Texte source —
Salaires minimums des pays de l’Union européenne : vers une harmonisation communautaire ?

Si tout « travail mérite salaire », encore faut-il déterminer le montant de ce dernier. Le salaire minimum a ainsi d’abord permis d’assurer une valeur minimale au travail. Dans un second temps, il a été érigé en outil de lutte contre la pauvreté. Aujourd’hui, dans de nombreux pays d’Europe le salaire minimum a également vocation à garantir l’intégration dans la société de tous les salariés.

Les salaires minimum des pays membres : le grand-écart européen

Nous observons pourtant au sein de l’Union Européenne de profondes disparités selon les pays.
L’établissement du salaire minimum relève d’une compétence nationale. Chaque pays est libre de fixer un tel revenu et de décider de son montant. Toutefois, l’Union européenne a adopté en décembre 2016 une résolution érigeant « un socle européen des droits sociaux » dans laquelle l’établissement d’un « salaire minimum national par la voie législative ou par la négociation collective » était recommandé. Les Etats sont ainsi fortement encouragés à adopter un salaire minimum.

Consignes —
- 1) Répondez à ces questions sur le texte consacré aux salaires minimums dans l'Union européenne :
(a) Quelle fonction le salaire minimum a-t-il d'abord permis de remplir ?
(b) De quelle compétence relève l'établissement du salaire minimum ?
(c) Quand l'Union européenne a-t-elle adopté la résolution sur « un socle européen des droits sociaux » ?
- 2) Poursuivez le texte sur les salaires minimums dans l'Union européenne à partir de sa dernière phrase.

Données enregistrées —
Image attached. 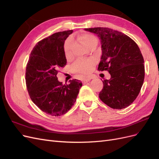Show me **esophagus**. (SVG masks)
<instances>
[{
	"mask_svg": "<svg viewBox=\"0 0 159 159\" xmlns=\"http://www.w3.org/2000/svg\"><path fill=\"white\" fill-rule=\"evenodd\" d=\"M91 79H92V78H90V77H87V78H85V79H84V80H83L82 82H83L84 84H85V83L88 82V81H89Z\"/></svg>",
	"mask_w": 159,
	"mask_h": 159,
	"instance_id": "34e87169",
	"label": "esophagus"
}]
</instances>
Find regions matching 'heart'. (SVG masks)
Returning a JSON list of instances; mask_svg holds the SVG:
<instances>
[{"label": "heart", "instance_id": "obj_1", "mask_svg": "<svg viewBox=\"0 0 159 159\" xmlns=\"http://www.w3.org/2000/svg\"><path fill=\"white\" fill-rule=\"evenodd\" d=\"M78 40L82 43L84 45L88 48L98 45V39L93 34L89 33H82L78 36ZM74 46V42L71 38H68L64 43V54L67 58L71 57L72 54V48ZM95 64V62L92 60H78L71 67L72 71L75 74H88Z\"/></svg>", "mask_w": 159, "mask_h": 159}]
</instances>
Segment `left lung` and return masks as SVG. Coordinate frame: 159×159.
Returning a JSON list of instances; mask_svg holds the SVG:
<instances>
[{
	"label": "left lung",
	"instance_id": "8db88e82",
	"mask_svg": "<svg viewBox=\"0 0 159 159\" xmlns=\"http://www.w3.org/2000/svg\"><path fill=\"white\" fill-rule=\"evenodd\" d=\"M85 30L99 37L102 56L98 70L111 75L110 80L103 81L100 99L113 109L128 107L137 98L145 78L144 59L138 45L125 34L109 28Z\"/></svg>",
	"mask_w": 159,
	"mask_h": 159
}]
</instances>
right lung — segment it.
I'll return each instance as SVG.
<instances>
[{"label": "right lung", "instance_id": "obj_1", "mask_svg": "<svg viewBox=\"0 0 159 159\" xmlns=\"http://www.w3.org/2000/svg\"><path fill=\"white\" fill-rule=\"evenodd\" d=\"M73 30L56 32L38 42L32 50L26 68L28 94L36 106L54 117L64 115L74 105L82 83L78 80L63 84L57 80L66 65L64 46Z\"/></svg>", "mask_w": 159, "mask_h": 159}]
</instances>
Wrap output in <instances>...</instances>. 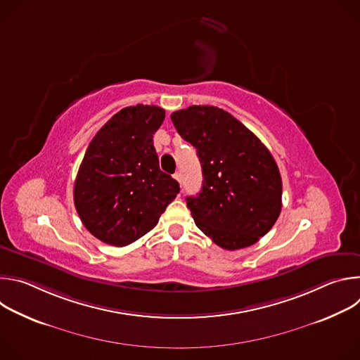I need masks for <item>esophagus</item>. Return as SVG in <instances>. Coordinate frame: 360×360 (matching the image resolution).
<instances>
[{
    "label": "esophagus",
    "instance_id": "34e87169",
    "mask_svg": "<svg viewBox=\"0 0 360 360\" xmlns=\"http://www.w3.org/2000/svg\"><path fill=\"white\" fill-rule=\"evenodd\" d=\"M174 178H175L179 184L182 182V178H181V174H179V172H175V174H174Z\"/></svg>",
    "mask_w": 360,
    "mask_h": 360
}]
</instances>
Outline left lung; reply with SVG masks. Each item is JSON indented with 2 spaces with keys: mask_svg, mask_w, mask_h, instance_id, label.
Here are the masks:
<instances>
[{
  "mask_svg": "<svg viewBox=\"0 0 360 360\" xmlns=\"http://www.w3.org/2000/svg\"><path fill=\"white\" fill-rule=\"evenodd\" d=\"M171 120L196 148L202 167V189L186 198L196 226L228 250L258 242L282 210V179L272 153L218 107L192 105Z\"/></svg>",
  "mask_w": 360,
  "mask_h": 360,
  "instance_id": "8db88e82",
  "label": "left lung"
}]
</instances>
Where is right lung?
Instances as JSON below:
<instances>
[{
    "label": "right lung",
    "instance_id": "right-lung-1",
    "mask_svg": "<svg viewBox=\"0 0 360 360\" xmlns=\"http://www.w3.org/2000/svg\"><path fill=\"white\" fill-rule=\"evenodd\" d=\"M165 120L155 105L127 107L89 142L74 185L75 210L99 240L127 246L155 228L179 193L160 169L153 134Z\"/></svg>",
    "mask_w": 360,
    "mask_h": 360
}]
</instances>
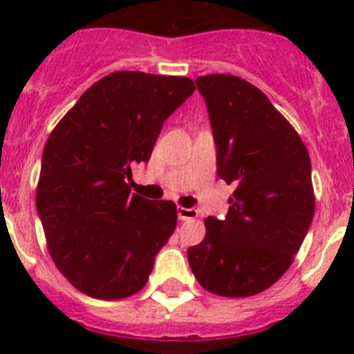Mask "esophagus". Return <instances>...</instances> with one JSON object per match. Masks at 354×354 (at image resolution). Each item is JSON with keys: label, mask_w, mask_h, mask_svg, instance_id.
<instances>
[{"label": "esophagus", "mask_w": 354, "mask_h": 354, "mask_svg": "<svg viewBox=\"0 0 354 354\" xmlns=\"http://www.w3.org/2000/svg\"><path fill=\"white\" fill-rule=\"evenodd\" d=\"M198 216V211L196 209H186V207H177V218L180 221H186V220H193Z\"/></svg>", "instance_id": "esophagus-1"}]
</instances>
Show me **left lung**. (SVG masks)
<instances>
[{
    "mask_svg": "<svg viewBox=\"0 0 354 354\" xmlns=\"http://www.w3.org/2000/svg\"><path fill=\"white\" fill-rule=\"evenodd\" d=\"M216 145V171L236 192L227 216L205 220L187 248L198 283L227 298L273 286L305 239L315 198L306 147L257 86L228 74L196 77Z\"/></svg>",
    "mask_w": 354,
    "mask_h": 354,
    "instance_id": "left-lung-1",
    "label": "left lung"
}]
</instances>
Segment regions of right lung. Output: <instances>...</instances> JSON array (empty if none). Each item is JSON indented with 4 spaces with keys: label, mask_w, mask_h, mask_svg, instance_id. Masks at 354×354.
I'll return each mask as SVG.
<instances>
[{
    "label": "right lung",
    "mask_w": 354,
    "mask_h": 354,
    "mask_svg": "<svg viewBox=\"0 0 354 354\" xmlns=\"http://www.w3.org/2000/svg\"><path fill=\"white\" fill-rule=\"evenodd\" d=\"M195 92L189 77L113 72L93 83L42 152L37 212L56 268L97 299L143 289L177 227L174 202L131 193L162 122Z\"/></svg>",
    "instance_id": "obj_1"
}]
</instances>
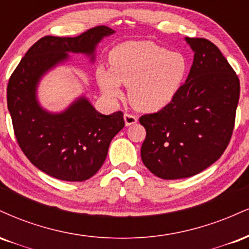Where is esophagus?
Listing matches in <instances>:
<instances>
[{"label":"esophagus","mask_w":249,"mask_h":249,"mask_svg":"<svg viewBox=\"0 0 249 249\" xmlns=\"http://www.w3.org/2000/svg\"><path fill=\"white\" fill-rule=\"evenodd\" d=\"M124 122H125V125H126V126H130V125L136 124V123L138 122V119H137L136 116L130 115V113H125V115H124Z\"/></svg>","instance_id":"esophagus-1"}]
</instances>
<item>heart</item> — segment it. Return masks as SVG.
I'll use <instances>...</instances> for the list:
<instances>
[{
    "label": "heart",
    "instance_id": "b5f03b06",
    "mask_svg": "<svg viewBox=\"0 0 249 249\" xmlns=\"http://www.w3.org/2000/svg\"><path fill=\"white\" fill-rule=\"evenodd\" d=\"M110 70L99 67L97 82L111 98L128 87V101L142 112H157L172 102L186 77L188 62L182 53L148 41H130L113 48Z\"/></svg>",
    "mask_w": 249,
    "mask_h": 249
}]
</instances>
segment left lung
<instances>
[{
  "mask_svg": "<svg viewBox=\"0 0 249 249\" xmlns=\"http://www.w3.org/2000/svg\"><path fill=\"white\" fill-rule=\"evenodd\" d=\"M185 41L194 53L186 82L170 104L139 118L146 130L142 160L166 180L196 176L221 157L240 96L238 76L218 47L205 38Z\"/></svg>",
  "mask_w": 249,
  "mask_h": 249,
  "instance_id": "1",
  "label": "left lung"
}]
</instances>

* * *

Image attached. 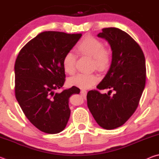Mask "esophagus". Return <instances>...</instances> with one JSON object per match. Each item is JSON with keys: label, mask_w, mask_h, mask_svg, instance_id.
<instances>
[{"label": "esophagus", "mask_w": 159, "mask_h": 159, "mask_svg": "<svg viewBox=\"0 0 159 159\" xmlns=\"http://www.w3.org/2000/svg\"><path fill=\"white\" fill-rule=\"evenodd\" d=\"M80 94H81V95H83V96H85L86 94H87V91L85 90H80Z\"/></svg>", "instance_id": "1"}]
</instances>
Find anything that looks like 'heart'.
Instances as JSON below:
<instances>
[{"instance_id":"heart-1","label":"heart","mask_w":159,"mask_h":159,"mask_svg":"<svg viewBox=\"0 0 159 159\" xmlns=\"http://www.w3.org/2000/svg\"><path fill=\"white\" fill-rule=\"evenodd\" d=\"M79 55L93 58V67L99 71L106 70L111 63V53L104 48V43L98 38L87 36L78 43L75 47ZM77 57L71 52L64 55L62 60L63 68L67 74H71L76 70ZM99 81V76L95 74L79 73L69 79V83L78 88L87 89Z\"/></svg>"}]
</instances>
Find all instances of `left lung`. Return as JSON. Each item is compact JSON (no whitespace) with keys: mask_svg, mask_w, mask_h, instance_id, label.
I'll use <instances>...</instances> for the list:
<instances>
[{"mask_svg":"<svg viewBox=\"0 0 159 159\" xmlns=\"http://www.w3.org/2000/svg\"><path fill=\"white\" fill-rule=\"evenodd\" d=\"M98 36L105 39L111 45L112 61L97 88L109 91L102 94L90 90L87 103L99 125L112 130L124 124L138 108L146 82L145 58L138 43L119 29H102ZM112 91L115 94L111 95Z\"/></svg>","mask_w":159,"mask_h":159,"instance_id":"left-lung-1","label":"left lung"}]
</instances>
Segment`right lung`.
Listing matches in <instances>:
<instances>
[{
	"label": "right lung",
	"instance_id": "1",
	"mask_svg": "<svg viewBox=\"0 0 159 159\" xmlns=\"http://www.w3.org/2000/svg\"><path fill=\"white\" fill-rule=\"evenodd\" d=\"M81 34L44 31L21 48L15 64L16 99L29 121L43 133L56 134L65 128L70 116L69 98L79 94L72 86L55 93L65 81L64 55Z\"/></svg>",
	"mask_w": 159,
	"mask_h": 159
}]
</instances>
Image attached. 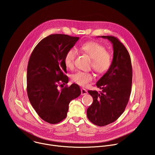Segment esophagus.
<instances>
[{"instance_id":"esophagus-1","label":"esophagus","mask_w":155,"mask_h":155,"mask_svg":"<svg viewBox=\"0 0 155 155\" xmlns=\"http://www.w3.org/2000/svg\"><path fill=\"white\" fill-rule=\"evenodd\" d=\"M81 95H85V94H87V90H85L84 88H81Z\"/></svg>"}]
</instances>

...

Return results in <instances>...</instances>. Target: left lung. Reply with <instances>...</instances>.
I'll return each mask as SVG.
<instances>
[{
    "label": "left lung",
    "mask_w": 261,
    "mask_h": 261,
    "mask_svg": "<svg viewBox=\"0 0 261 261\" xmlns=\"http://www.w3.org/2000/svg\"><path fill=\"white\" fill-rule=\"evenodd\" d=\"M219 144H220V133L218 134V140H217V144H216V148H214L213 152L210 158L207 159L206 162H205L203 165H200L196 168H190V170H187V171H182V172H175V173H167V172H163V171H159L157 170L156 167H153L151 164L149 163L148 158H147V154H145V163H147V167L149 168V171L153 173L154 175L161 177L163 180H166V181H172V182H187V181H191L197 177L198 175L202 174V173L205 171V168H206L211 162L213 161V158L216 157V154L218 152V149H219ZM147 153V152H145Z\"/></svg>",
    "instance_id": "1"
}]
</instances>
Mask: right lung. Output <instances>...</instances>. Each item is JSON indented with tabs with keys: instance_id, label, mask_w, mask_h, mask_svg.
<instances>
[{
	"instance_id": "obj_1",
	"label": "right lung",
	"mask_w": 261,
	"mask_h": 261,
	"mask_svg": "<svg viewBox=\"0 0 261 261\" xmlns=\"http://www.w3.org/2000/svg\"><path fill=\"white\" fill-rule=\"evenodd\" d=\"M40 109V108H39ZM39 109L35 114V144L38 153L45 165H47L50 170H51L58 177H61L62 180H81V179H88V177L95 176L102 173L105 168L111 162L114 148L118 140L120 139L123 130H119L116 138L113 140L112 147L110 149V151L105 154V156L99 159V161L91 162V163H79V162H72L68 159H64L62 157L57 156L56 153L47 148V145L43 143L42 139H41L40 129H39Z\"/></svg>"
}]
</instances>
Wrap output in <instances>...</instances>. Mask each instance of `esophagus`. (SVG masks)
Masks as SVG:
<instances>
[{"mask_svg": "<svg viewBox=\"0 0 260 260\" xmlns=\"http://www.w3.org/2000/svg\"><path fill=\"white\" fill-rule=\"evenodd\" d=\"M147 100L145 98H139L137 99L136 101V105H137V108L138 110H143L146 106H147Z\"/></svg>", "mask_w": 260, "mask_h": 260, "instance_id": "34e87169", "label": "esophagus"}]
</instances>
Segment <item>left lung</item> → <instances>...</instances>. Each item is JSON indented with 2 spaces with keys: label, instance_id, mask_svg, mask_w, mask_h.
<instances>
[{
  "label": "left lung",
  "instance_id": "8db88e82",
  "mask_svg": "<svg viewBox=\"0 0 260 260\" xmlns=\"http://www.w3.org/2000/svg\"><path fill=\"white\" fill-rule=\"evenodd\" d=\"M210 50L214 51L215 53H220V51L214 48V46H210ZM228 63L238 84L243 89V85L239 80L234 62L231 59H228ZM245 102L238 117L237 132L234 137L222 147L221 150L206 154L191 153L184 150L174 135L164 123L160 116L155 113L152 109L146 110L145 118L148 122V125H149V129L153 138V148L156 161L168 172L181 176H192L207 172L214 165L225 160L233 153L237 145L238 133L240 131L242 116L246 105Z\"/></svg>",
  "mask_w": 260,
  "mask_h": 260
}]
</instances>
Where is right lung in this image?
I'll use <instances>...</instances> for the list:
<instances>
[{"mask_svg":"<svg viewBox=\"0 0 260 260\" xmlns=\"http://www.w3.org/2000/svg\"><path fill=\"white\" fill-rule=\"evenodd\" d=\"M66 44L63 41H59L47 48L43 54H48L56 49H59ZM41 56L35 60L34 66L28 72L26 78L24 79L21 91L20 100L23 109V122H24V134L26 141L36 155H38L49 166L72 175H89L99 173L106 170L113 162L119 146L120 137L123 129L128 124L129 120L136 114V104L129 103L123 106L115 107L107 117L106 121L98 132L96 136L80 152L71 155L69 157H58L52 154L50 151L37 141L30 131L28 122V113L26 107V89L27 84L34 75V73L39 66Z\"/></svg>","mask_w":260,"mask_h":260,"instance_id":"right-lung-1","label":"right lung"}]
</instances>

Résultats de l'exercice —
- 1)
(a) Il a d'abord permis d'assurer une valeur minimale au travail.
(b) Il relève d'une compétence nationale.
(c) En décembre 2016.

- 2)
Aujourd’hui 22 Etats membres sur les 28 disposent d’un salaire minimum. Nous pouvons observer (document ci-dessous) de grandes disparités dans l’établissement de ce dernier. L’écart le plus significatif est constitué du salaire minimum de la Bulgarie établi à 261€ contre 1999€ au Luxembourg.

Bien-sûr il est nécessaire de prendre en compte le pouvoir d’achat. Ce dernier est calculé en fonction du revenu et des prix moyens des biens et services à disposition des citoyens et varie grandement d’un pays à l’autre. En parité pouvoir d’achat (PPA), l’écart reste cependant important, ainsi en gardant le même exemple, il s’élève à 1051€ entre la Bulgarie et Luxembourg (avec des salaires minimum en PPA respectifs de 546€ et 1597€.)

Grâce aux statistiques relevées, Eurostat distingue trois groupes :
• Les pays dont les salaires minimums sont inférieurs à 500 euros (Bulgarie, Roumanie, Lituanie, Lettonie, République tchèque, Hongrie, Slovaquie, Croatie) ;
• Les salaires minimums compris entre 500 et 1 000 euros (Estonie, Pologne, Portugal, Grèce, Malte, Espagne, Slovénie) ;
• Les plus hauts salaires minimums, supérieurs à 1 000 euros par mois (Royaume-Uni, France, Irlande, Pays-Bas, Belgique, Luxembourg, Allemagne).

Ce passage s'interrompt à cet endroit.